### [Work to complete]
Reproduce every line of the listing as written, apart from the pictures.

(Beginning of Data to use)

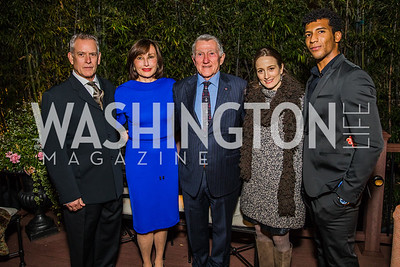 Victor Barbee, Ambassador of Monaco Maguy Maccario Doyle, John F. Lehman, Julie Kent, Gian Carlo Perez , Photo by Alfredo Flores. A Celebration for Grace. Residence of Monaco. October 29, 2019.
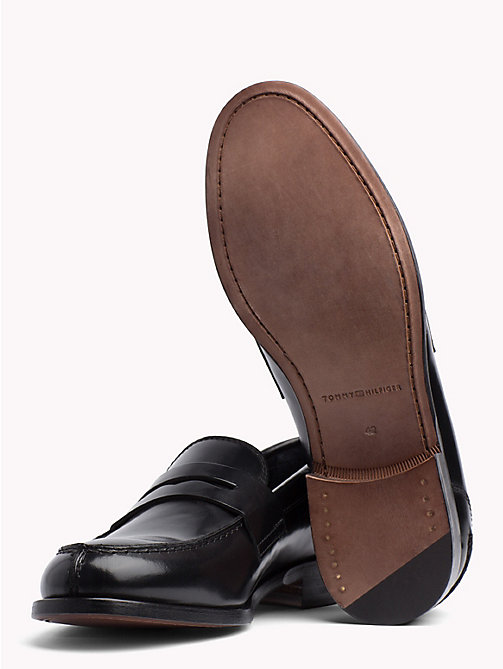TOMMY HILFIGER Iconic Leather Penny Loafers - BLACK - TOMMY HILFIGER Casual Shoes - detail image 1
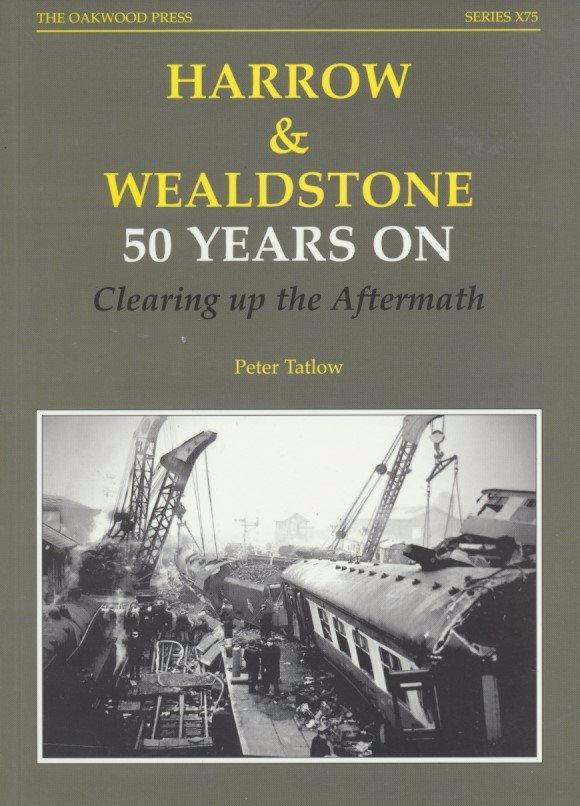 Harrow & Wealdstone 50 Years On: Clearing up the Aftermath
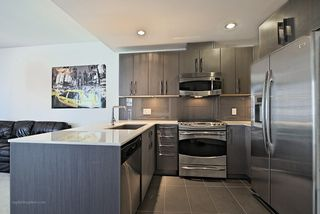 "Photo 4: 217 3479 WESBROOK Mall in Vancouver: University VW Condo for sale in ""ULTIMA"" (Vancouver West)  : MLS®# R2066045"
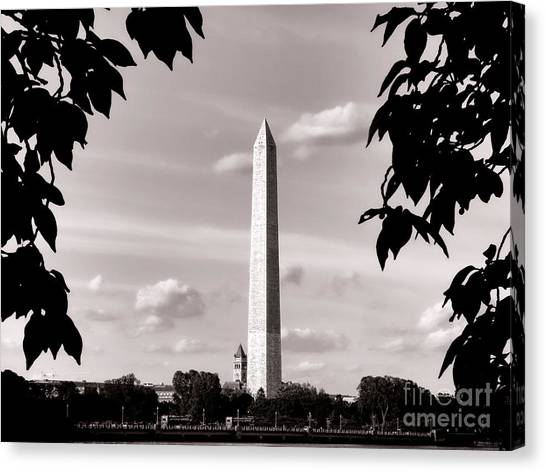 Washington D.c Canvas Print - Majestic Washington Monument by Olivier Le Queinec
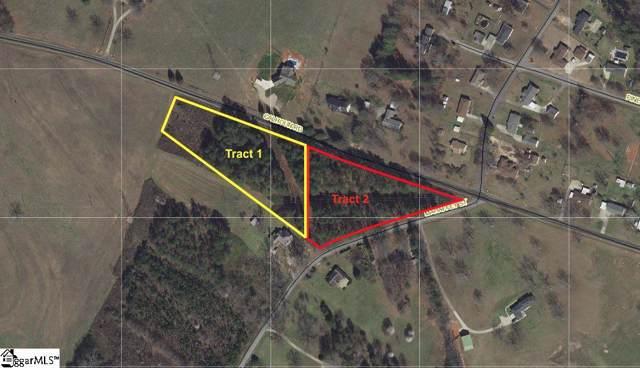 00 Calhoun Road, Belton, SC 29627 (#1409683) :: Hamilton & Co. of Keller Williams Greenville Upstate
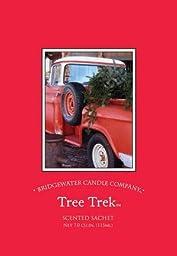 Bridgewater Candle Scented Sachet - Tree Trek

(End of Data to use)

### [Response to this exercise]
 Victor Barbee, Ambassador of Monaco Maguy Maccario Doyle, John F. Lehman, Julie Kent, Gian Carlo Perez , Photo by Alfredo Flores. A Celebration for Grace. Residence of Monaco. October 29, 2019.
TOMMY HILFIGER Iconic Leather Penny Loafers - BLACK - TOMMY HILFIGER Casual Shoes - detail image 1
 Harrow & Wealdstone 50 Years On: Clearing up the Aftermath
 "Photo 4: 217 3479 WESBROOK Mall in Vancouver: University VW Condo for sale in ""ULTIMA"" (Vancouver West)  : MLS®# R2066045"
 Washington D.c Canvas Print - Majestic Washington Monument by Olivier Le Queinec
 00 Calhoun Road, Belton, SC 29627 (#1409683) :: Hamilton & Co. of Keller Williams Greenville Upstate
 Bridgewater Candle Scented Sachet - Tree Trek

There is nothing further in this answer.